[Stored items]
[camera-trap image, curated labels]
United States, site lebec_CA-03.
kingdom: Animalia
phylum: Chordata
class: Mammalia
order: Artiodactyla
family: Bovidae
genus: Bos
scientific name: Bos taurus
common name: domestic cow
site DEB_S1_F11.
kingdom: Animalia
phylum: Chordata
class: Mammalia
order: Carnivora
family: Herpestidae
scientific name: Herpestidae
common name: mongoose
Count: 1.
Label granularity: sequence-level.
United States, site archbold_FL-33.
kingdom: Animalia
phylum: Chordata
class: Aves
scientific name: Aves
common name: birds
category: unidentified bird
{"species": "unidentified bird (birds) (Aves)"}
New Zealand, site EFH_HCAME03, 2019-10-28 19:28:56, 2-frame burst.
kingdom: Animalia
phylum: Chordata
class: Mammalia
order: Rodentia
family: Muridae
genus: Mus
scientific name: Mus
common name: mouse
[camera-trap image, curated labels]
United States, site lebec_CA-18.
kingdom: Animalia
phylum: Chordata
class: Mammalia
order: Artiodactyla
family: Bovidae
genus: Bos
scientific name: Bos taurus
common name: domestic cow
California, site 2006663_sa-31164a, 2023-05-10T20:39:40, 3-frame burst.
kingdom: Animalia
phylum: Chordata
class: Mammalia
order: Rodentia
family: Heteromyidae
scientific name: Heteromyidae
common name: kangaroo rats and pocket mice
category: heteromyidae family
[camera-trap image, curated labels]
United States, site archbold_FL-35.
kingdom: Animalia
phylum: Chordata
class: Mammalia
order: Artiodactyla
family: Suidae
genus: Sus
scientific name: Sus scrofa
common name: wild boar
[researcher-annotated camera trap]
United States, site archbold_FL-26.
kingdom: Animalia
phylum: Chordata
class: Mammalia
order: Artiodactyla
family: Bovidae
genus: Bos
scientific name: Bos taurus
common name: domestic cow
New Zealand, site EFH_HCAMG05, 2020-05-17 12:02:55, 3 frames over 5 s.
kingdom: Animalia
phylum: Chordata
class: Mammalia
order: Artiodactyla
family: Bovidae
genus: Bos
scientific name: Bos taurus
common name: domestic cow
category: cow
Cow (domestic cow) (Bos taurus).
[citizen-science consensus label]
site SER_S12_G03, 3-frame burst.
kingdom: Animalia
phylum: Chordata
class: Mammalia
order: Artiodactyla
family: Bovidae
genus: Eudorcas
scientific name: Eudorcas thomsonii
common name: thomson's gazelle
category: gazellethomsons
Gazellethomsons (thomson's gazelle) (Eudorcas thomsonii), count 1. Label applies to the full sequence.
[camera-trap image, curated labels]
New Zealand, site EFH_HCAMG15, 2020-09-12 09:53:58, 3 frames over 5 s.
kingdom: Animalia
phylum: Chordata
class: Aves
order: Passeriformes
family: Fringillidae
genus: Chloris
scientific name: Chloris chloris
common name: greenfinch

ACTIVITY -
Copy each line of the data above without altering a single character.

ANSWER SPACE -
[camera-trap image, curated labels]
United States, site lebec_CA-03.
kingdom: Animalia
phylum: Chordata
class: Mammalia
order: Artiodactyla
family: Bovidae
genus: Bos
scientific name: Bos taurus
common name: domestic cow
site DEB_S1_F11.
kingdom: Animalia
phylum: Chordata
class: Mammalia
order: Carnivora
family: Herpestidae
scientific name: Herpestidae
common name: mongoose
Count: 1.
Label granularity: sequence-level.
United States, site archbold_FL-33.
kingdom: Animalia
phylum: Chordata
class: Aves
scientific name: Aves
common name: birds
category: unidentified bird
{"species": "unidentified bird (birds) (Aves)"}
New Zealand, site EFH_HCAME03, 2019-10-28 19:28:56, 2-frame burst.
kingdom: Animalia
phylum: Chordata
class: Mammalia
order: Rodentia
family: Muridae
genus: Mus
scientific name: Mus
common name: mouse
[camera-trap image, curated labels]
United States, site lebec_CA-18.
kingdom: Animalia
phylum: Chordata
class: Mammalia
order: Artiodactyla
family: Bovidae
genus: Bos
scientific name: Bos taurus
common name: domestic cow
California, site 2006663_sa-31164a, 2023-05-10T20:39:40, 3-frame burst.
kingdom: Animalia
phylum: Chordata
class: Mammalia
order: Rodentia
family: Heteromyidae
scientific name: Heteromyidae
common name: kangaroo rats and pocket mice
category: heteromyidae family
[camera-trap image, curated labels]
United States, site archbold_FL-35.
kingdom: Animalia
phylum: Chordata
class: Mammalia
order: Artiodactyla
family: Suidae
genus: Sus
scientific name: Sus scrofa
common name: wild boar
[researcher-annotated camera trap]
United States, site archbold_FL-26.
kingdom: Animalia
phylum: Chordata
class: Mammalia
order: Artiodactyla
family: Bovidae
genus: Bos
scientific name: Bos taurus
common name: domestic cow
New Zealand, site EFH_HCAMG05, 2020-05-17 12:02:55, 3 frames over 5 s.
kingdom: Animalia
phylum: Chordata
class: Mammalia
order: Artiodactyla
family: Bovidae
genus: Bos
scientific name: Bos taurus
common name: domestic cow
category: cow
Cow (domestic cow) (Bos taurus).
[citizen-science consensus label]
site SER_S12_G03, 3-frame burst.
kingdom: Animalia
phylum: Chordata
class: Mammalia
order: Artiodactyla
family: Bovidae
genus: Eudorcas
scientific name: Eudorcas thomsonii
common name: thomson's gazelle
category: gazellethomsons
Gazellethomsons (thomson's gazelle) (Eudorcas thomsonii), count 1. Label applies to the full sequence.
[camera-trap image, curated labels]
New Zealand, site EFH_HCAMG15, 2020-09-12 09:53:58, 3 frames over 5 s.
kingdom: Animalia
phylum: Chordata
class: Aves
order: Passeriformes
family: Fringillidae
genus: Chloris
scientific name: Chloris chloris
common name: greenfinch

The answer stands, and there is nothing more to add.